Provided passage =
+-------+

LWN.net Logo

Advertisement

E-Commerce & credit card processing - the Open Source way!

Advertise here

Matthew Garrett on the race to idle

Matthew Garrett talks about power saving strategy in his unique manner. "Some people write software that lets you choose different power profiles depending on whether you're on AC or battery. Typically, one of the choices lets you reduce the speed of your processor when you're on battery. This is bad. It is wrong. The people who implement these programs are dangerous. Do not listen to them. Do not endorse their product and/or newsletter. Do not allow your eldest child to engage in conjugal acts with them. Doing this will reduce your battery life. It will heat up your home. It will kill baby seals. The sea will rise and your car will float away. If you are already running it, make sure that it always sets your cpufreq governor to ondemand and does not limit the frequencies in use. Failure to do so will result in me setting you on fire."
(Log in to post comments)

+-------+

Tasks to complete =
**a.** Copy the race-to-idle item word for word, from "Matthew Garrett talks" up to and including "to post comments)".
**b.** According to the race-to-idle item, which cpufreq governor should power-profile software always set?
**c.** Continue the race-to-idle item about Matthew Garrett's power-saving advice from where it stops.
The lines that come next play no part in this work.

+-------+

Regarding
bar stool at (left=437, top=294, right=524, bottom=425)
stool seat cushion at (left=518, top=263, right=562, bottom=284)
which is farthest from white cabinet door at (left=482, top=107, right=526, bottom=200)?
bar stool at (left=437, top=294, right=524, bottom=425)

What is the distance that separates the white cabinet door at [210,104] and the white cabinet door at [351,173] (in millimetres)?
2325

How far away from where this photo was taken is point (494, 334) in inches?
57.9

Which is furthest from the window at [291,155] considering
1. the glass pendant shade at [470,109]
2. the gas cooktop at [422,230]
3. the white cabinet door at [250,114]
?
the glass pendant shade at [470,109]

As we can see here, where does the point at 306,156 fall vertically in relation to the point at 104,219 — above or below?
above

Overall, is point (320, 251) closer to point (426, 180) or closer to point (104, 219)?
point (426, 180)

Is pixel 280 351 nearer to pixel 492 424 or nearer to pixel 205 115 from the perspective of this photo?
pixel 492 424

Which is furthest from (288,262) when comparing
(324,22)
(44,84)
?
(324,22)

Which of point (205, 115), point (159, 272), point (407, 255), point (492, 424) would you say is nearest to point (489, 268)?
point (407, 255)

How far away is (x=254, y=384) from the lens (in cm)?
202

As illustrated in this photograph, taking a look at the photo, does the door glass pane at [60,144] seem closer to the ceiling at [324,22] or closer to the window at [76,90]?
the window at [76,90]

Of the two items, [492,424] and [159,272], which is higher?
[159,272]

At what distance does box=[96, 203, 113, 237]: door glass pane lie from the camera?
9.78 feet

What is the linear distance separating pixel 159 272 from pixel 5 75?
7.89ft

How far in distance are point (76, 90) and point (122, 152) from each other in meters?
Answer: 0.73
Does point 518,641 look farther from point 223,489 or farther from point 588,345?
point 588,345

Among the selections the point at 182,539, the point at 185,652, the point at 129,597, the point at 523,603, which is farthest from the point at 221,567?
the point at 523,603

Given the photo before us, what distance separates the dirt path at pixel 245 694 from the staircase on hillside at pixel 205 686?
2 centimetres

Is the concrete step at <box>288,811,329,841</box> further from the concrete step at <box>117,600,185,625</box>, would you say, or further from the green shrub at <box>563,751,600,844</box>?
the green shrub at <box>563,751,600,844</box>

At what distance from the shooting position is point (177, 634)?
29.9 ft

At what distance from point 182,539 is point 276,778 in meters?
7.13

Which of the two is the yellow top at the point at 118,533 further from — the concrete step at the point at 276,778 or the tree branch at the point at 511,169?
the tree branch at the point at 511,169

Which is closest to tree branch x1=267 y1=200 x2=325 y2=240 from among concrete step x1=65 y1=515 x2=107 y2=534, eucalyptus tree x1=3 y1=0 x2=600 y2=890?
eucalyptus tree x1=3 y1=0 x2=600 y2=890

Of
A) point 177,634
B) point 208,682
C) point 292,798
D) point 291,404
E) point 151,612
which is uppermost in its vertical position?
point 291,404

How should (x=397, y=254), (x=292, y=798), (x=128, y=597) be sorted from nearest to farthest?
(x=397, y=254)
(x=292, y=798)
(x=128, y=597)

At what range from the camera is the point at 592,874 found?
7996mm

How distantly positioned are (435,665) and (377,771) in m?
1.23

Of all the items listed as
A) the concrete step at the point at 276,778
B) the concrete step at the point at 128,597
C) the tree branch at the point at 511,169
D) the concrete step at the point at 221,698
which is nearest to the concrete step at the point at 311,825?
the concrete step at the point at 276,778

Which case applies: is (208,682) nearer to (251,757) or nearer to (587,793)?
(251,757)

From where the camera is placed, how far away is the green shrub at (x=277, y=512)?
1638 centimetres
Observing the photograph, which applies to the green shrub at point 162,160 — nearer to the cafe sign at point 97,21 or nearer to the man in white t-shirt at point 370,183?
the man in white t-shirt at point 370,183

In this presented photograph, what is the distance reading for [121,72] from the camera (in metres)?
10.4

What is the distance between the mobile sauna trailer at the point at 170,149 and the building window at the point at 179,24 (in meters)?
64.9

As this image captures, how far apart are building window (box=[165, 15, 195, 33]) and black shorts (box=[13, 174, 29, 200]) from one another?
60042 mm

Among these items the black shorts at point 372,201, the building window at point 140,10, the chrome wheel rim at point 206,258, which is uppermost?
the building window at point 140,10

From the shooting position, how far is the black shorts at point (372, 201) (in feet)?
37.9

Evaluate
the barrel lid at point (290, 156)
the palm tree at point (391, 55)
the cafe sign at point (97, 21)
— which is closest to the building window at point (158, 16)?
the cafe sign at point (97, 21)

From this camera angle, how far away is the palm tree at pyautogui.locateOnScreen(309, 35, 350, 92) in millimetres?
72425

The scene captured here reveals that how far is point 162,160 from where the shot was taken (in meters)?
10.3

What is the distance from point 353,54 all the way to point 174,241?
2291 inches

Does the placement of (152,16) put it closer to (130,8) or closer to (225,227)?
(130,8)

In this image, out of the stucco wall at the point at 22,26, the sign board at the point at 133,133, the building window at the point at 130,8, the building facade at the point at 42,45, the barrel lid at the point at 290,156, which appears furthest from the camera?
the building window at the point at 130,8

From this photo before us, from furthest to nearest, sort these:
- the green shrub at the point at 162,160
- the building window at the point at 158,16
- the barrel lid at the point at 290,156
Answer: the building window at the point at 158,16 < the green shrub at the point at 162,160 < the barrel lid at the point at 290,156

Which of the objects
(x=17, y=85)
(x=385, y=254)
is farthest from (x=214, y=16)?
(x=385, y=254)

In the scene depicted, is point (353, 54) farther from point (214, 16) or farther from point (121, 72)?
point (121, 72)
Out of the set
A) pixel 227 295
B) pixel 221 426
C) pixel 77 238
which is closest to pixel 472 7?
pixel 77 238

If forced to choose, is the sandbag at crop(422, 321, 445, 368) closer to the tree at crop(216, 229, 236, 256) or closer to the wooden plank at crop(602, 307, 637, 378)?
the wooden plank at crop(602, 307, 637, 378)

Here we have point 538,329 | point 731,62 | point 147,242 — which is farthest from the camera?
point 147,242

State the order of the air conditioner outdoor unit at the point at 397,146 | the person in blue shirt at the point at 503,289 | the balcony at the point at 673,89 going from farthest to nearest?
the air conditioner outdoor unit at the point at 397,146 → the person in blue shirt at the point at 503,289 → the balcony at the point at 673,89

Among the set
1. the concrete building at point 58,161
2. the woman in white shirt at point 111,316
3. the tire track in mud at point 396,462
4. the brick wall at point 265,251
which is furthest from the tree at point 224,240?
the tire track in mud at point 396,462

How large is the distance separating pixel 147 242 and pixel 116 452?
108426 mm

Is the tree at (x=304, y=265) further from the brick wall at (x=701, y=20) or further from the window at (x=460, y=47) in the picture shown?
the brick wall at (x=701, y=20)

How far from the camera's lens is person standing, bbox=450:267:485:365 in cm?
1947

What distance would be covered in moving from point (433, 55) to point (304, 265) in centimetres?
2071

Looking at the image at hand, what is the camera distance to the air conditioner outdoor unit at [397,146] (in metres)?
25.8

+-------+

Task results =
**a.**
Matthew Garrett talks about power saving strategy in his unique manner. "Some people write software that lets you choose different power profiles depending on whether you're on AC or battery. Typically, one of the choices lets you reduce the speed of your processor when you're on battery. This is bad. It is wrong. The people who implement these programs are dangerous. Do not listen to them. Do not endorse their product and/or newsletter. Do not allow your eldest child to engage in conjugal acts with them. Doing this will reduce your battery life. It will heat up your home. It will kill baby seals. The sea will rise and your car will float away. If you are already running it, make sure that it always sets your cpufreq governor to ondemand and does not limit the frequencies in use. Failure to do so will result in me setting you on fire."
(Log in to post comments)

**b.** Ondemand.

**c.**
Matthew Garrett on the race to idle

Posted May 9, 2008 12:13 UTC (Fri) by JoeBuck (subscriber, #2330) [Link]

I think Matthew might be oversimplifying. The real issue is whether, on a given processor, halving the clock frequency saves more than half the power, or less than half the power.

The dynamic power consumed by a CMOS circuit is proportional to the square of the voltage, while the clock speed is proportional to the voltage itself. Leakage power is constant. So, at least for embedded processors, like ARMs, where leakage power is low, voltage scaling can be a win over sleeping: you halve the speed and power drops by nearly a factor of four.

For 65 nm or 45 nm silicon, leakage power is considerable, and the only way to get rid of it is to sleep. Also, noise margins might not allow all voltages to be scaled very much. So it might well be that, for a given processor, voltage scaling always loses as compared to sleeping. But it certainly isn't true in most cases for embedded systems under a predictable load (doing DSP applications like video encoding/decoding or CDMA/GSM modem operation).

Matthew Garrett on the race to idle

Posted May 9, 2008 12:17 UTC (Fri) by mjg59 (subscriber, #23239) [Link]

Yeah, I should probably have made it clear that I'm primarily talking about x86 here. Things
are likely to be different in the embedded world, especially given the different constraints
that system on chip designs tend to impose on you.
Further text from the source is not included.